Arts Are Crafted in 'Camp'
Friday, August 8, 2003
IMAGINE "Fame" reinterpreted as an indie film and you have some sense of "Camp," Todd Graff's enjoyable if clunky story about talented summer-camp kids who'd rather be listening to Stephen Sondheim than short-sheeting their bunkmates.
At times the movie hits some wrong notes, as a few of the young performers aren't always in top acting form. But their occasional clumsiness is easily coated over by the movie's overarching goodwill. Graff, the writer-director, was a former camp counselor at the celebrity-studded performing arts camp Stagedoor Manor in Loch Sheldrake, N.Y. Clearly he has written this from the heart, and that warmth gets to us. We're never given any reason to feel superior or laugh at the unusual kids that have come to sing, dance and dream of Broadway.
Vlad (Daniel Letterle), the central character, is a fresh-faced kid who walks into Camp Ovation with post-Jimmy Dean swagger. He's good-looking and has a cool air. He's also talented, likes to practice acting routines in front of the mirror, plays a mean acoustic guitar and has a nice voice. And he's sweet-natured. Is he straight or gay? In a camp where virtually every male is gay and makes jokes about queens or Stella Dallas, that's a significant question. The teenage girls and boys, alike, watch with vested anticipation.

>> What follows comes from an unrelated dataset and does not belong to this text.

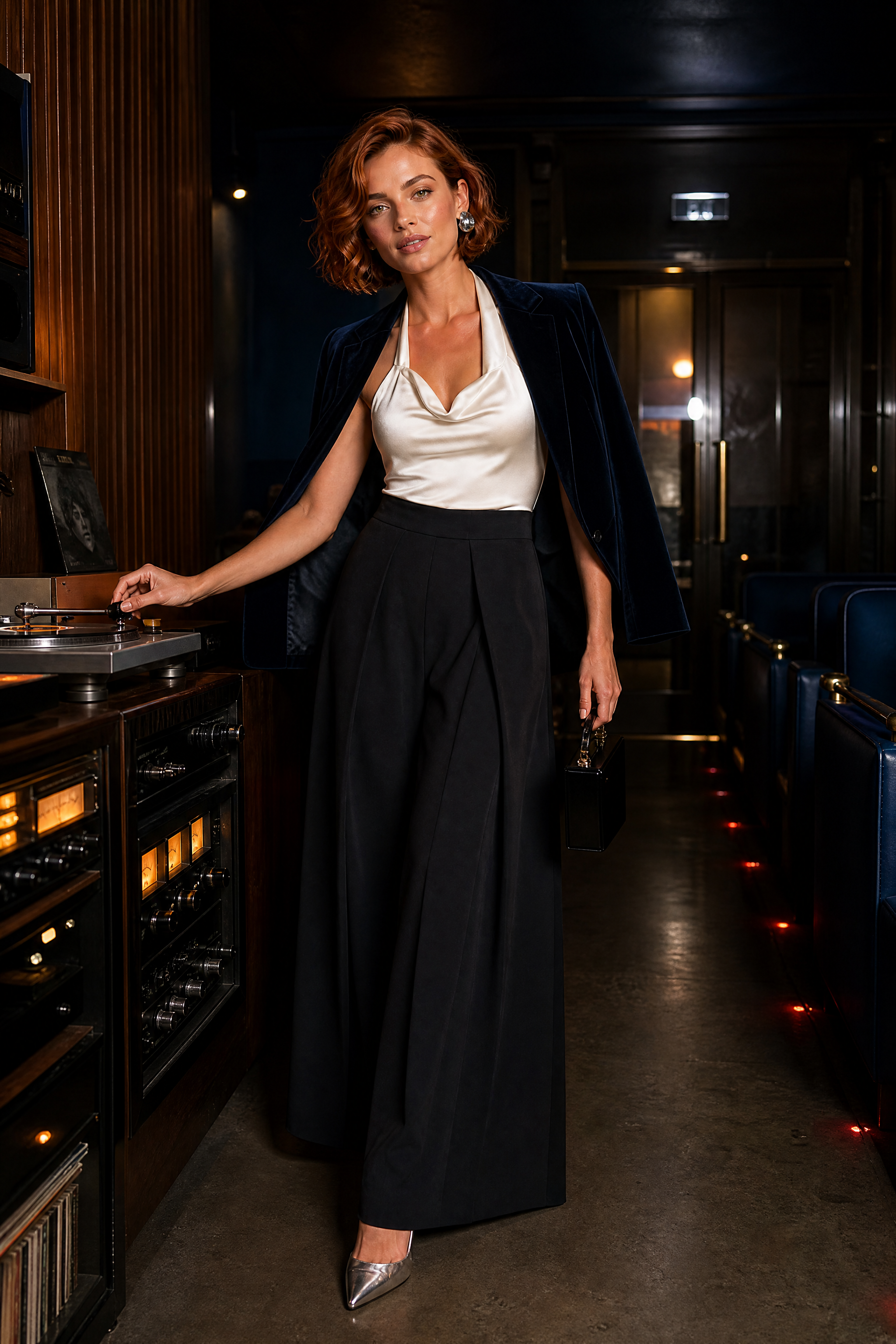 Xenia | Wrap Panel Pleated High Waist Wide Leg Trousers - View 8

Uber-bitchy blonde Jill (Alana Allen) lays the matter to rest, or thinks she does, by inviting Vlad into her humble room and seducing him. But Vlad seems to be available to almost everyone. Ellen (Joanna Chilcoat), a pretty if slightly chubby music snob, falls prey to his charms. And Vlad's extremely gay roommate, Michael (Robin De Jesus), is deeply intrigued by the newcomer's surprisingly friendly overtures.

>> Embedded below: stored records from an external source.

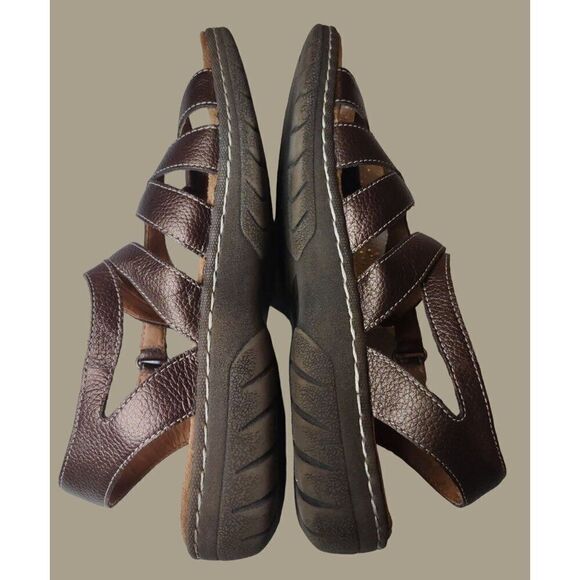 Easy Spirit Brown Pearlie Leather Sandals with Adjustable Strap Women's Size 8 - Picture 6 of 11
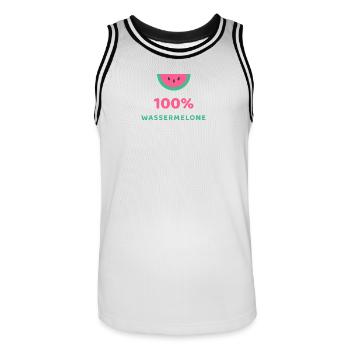 100% Wassermelone - Männer Basketball-Trikot - Weiß/Schwarz - Vorne - AI Model Male 185 dark (185cm)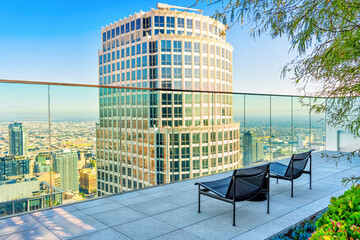 City Living at Its Finest: Balcony with Stunning LA Skyscraper View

What is Vlad's deal? That's the main strand of the television-style plot. We also wonder about the jaded Bert Hanley (Don Dixon), a visiting director and has-been who spends the first 24 hours of his arrival drinking in front of the camp's main office. And then there's the vicious psychodrama between nasty Jill and her curly-haired roommate, Fritzi (Anna Kendrick), who starts off as Jill's devoted doormat, only to turn into a psychotic back-stabber who seems to have watched "All About Eve" and "Heathers" too many times.

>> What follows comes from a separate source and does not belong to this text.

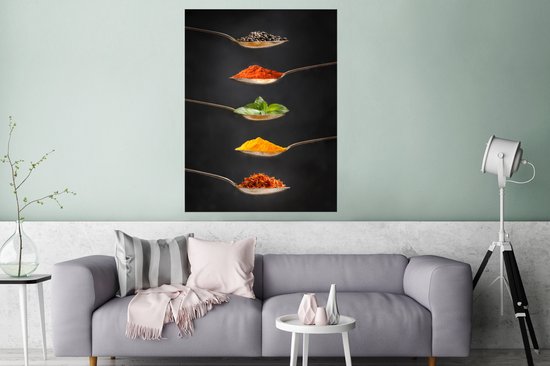 Affiche - Herbes italiennes sur cuillères - 90x120 cm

If the story only cares to follow the "Fame" and summer-camp movie cliches, it does so knowingly and open-heartedly. Graff's no Stanley Kubrick, but he knows how to evoke the pure excitement of small-time performance (with the usual hyperbole of professional staging, lighting and back-up music this camp probably couldn't afford). Tiffany Taylor's rendition of "Here's Where I Stand" and that evil Fritzi's performance of "Ladies Who Lunch" are quite rousing and powerful. In "Camp," a movie about the big hopes of young performers, the high points don't get bigger and better than this.